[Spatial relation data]
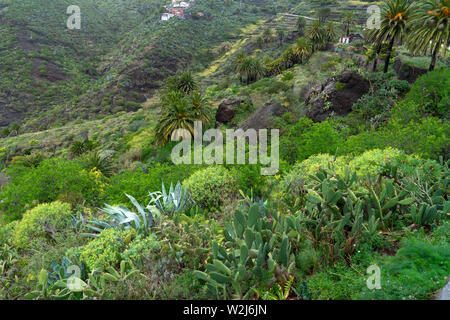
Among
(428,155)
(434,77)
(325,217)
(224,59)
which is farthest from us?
(224,59)

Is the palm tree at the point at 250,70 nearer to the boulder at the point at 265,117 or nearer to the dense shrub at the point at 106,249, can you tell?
the boulder at the point at 265,117

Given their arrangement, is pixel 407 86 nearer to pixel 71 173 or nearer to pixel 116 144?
pixel 71 173

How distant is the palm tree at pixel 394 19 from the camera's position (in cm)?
2170

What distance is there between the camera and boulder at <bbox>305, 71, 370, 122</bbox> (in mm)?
21594

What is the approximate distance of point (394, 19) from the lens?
22.0m

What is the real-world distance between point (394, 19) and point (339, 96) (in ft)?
25.8

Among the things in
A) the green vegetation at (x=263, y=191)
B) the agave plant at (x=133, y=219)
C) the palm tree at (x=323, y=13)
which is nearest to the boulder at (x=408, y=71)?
the green vegetation at (x=263, y=191)

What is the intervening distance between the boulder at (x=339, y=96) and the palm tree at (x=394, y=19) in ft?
14.7

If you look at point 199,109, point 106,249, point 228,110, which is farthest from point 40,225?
point 228,110

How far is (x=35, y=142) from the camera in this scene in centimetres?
3994

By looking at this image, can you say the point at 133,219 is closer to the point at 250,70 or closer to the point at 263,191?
the point at 263,191

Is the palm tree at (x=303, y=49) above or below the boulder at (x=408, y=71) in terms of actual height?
above
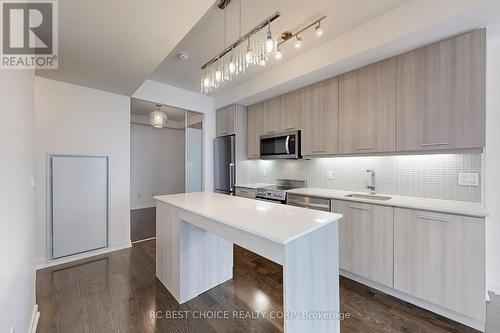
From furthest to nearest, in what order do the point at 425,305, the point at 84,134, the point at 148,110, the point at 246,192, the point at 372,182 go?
the point at 148,110 → the point at 246,192 → the point at 84,134 → the point at 372,182 → the point at 425,305

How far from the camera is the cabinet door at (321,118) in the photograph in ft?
9.07

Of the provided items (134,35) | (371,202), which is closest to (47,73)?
(134,35)

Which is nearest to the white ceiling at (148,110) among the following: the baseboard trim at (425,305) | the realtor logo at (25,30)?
the realtor logo at (25,30)

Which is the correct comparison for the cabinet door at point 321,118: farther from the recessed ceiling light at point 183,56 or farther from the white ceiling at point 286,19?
the recessed ceiling light at point 183,56

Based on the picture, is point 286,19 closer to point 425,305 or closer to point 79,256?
point 425,305

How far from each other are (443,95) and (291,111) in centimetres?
180

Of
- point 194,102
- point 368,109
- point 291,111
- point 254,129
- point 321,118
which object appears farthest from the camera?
point 194,102

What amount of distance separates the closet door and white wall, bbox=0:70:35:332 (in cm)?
147

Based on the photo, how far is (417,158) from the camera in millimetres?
2357

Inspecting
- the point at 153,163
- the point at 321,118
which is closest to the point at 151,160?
the point at 153,163

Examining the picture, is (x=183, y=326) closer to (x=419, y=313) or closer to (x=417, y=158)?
(x=419, y=313)

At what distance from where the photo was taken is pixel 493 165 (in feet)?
6.92

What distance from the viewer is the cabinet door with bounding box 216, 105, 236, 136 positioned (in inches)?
160

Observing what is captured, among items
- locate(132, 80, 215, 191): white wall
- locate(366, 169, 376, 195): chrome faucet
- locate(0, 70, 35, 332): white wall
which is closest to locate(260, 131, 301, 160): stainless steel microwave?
locate(366, 169, 376, 195): chrome faucet
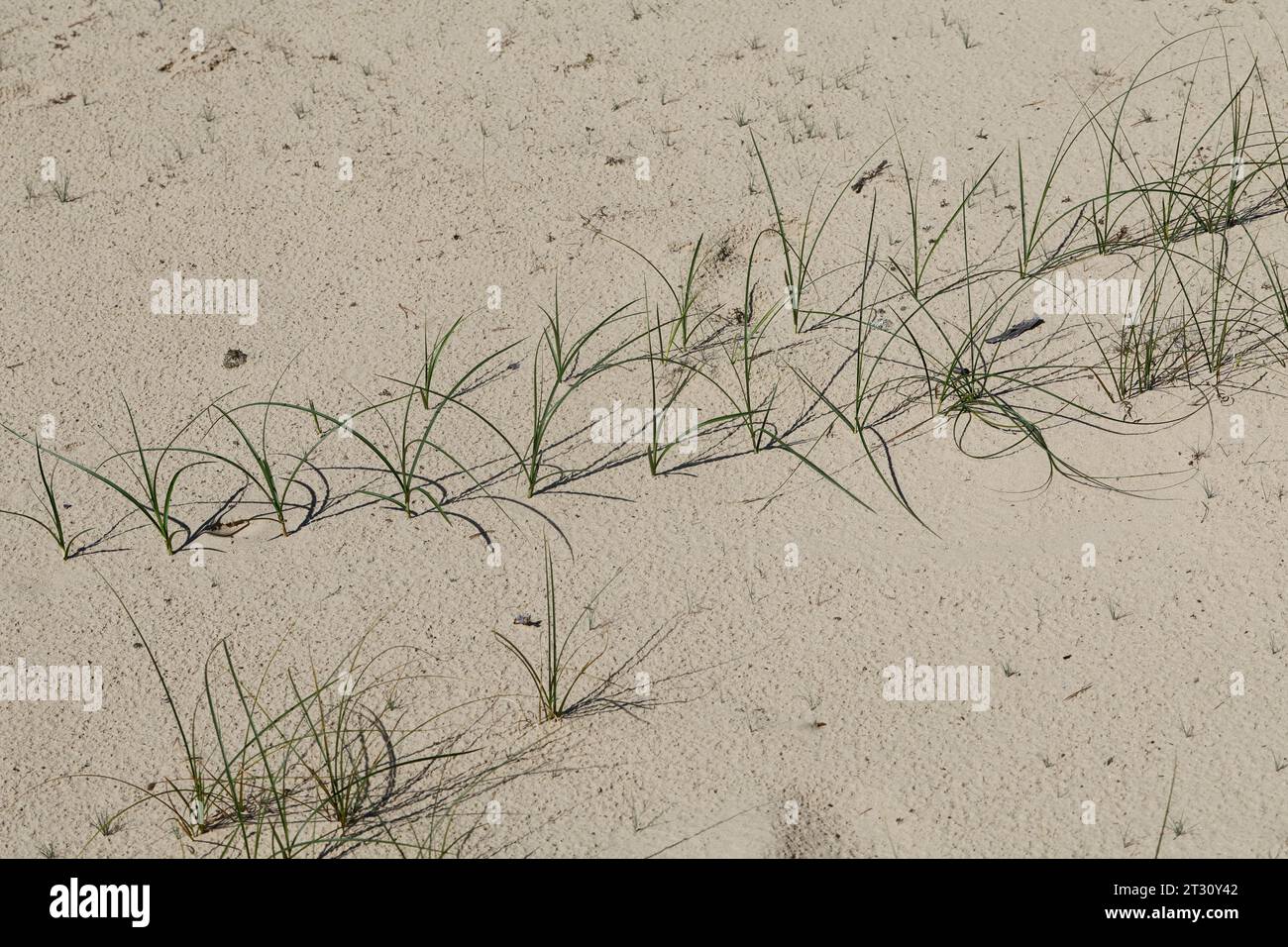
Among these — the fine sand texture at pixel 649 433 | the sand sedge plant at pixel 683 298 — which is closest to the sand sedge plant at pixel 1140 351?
the fine sand texture at pixel 649 433

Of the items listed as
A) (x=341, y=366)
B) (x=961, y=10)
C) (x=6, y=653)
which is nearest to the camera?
(x=6, y=653)

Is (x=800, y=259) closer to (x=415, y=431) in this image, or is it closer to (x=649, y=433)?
(x=649, y=433)

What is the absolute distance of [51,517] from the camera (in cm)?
424

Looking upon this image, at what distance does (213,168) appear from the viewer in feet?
17.9

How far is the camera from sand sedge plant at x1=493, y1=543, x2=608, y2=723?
141 inches

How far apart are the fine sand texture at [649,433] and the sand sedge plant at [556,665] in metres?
0.02

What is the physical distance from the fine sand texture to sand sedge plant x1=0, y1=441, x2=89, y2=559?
0.09 ft

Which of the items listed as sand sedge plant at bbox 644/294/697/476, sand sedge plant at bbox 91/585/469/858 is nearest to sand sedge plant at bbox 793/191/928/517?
sand sedge plant at bbox 644/294/697/476

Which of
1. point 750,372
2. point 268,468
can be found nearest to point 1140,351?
point 750,372

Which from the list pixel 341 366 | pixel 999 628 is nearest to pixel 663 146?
pixel 341 366

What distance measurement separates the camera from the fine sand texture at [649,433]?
346 cm

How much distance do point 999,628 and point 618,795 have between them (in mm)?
1106
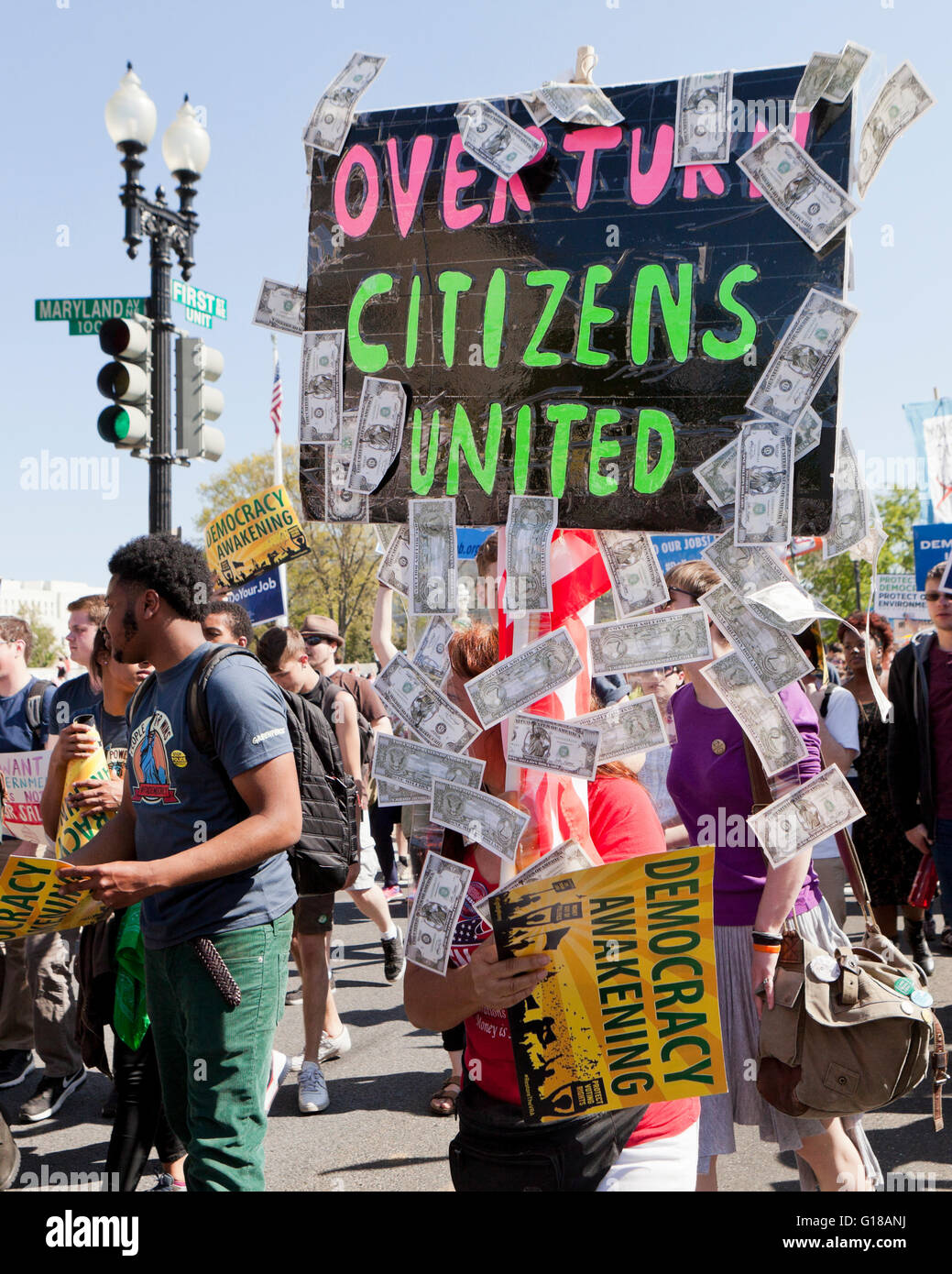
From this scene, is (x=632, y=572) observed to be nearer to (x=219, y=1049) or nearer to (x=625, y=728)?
(x=625, y=728)

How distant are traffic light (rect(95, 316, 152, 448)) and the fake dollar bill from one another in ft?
20.0

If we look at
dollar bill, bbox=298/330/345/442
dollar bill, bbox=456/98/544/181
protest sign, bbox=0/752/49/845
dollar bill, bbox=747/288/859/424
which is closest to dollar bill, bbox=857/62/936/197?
dollar bill, bbox=747/288/859/424

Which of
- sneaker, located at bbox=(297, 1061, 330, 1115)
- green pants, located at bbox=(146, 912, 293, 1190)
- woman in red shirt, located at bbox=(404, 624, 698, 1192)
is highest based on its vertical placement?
woman in red shirt, located at bbox=(404, 624, 698, 1192)

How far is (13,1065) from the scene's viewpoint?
5.65m

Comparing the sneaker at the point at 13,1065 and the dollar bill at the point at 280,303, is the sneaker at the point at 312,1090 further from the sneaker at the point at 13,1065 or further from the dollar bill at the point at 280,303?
the dollar bill at the point at 280,303

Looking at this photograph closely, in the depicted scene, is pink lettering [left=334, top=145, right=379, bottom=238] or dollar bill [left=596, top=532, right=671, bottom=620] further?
pink lettering [left=334, top=145, right=379, bottom=238]

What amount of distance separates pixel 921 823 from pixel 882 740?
1899 millimetres

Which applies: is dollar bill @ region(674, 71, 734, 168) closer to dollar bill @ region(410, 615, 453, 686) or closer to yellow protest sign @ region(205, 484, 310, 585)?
dollar bill @ region(410, 615, 453, 686)

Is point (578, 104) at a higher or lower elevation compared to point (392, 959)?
higher

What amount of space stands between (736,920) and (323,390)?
1.72 meters

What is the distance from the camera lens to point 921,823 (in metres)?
5.34

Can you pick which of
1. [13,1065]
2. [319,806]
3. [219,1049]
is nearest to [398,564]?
[219,1049]

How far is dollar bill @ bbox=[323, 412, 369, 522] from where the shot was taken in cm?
241

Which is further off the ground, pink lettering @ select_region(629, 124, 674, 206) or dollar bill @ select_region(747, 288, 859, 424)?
pink lettering @ select_region(629, 124, 674, 206)
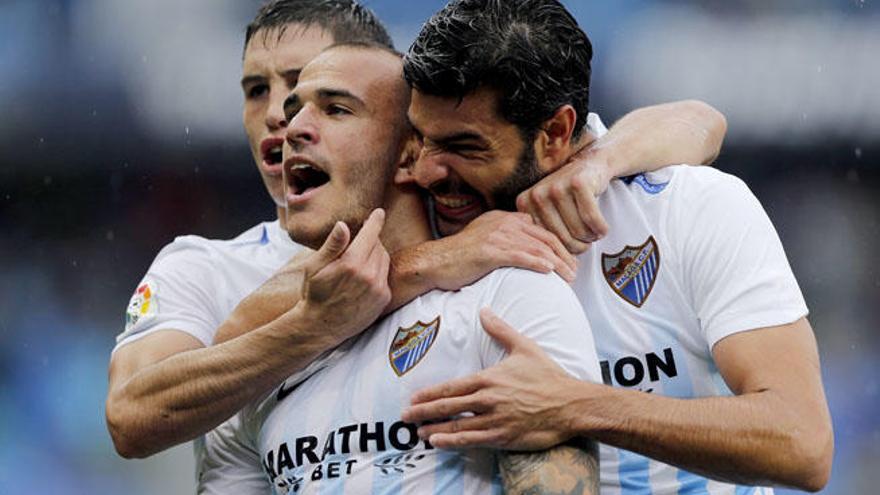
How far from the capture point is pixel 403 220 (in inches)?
118

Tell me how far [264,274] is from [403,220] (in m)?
0.71

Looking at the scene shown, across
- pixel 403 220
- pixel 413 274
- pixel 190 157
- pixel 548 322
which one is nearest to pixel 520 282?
pixel 548 322

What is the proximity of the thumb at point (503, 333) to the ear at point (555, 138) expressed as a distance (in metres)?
0.56

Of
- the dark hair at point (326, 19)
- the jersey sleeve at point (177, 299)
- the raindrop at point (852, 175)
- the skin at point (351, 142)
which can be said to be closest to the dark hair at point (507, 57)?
the skin at point (351, 142)

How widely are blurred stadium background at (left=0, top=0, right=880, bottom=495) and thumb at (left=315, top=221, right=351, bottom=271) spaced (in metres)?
4.21

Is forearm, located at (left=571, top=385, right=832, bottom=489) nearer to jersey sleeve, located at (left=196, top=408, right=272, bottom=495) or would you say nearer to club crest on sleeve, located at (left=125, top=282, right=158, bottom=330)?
jersey sleeve, located at (left=196, top=408, right=272, bottom=495)

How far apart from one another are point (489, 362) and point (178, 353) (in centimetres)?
85

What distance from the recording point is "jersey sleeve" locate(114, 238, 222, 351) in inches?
128

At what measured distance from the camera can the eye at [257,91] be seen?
154 inches

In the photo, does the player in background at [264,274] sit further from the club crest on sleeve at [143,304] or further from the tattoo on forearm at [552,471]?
the tattoo on forearm at [552,471]

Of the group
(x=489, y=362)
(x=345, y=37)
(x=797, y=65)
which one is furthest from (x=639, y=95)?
(x=489, y=362)

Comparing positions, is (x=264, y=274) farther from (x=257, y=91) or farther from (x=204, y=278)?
(x=257, y=91)

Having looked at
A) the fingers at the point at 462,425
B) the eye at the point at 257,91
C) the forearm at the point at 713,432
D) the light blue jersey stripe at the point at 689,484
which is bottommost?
the light blue jersey stripe at the point at 689,484

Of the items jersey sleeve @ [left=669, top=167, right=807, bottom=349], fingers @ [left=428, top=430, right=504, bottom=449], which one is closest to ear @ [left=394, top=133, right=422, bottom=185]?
jersey sleeve @ [left=669, top=167, right=807, bottom=349]
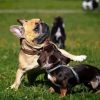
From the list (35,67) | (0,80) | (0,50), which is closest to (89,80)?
(35,67)

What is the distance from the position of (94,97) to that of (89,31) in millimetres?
19747

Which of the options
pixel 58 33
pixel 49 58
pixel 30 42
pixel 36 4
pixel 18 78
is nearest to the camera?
pixel 49 58

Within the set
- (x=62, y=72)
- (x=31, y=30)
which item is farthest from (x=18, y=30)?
(x=62, y=72)

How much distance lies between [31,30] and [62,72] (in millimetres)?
919

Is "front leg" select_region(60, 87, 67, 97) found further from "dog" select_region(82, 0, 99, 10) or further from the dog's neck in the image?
"dog" select_region(82, 0, 99, 10)

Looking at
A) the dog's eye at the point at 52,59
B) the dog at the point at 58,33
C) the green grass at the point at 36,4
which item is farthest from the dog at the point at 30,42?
the green grass at the point at 36,4

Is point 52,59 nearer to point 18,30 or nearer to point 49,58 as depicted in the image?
point 49,58

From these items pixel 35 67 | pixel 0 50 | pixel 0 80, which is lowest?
pixel 0 50

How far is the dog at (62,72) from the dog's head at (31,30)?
0.92ft

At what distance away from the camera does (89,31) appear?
90.6 feet

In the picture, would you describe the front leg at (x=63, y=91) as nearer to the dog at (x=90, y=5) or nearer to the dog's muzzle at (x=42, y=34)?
the dog's muzzle at (x=42, y=34)

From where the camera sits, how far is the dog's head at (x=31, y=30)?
8327mm

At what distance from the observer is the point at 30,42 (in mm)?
8430

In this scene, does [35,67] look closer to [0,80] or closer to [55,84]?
[55,84]
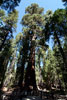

◆ The exercise
State how many lines of the listing above contain the string "chrome", matching case exactly. Give only the number.

◆ Response below
2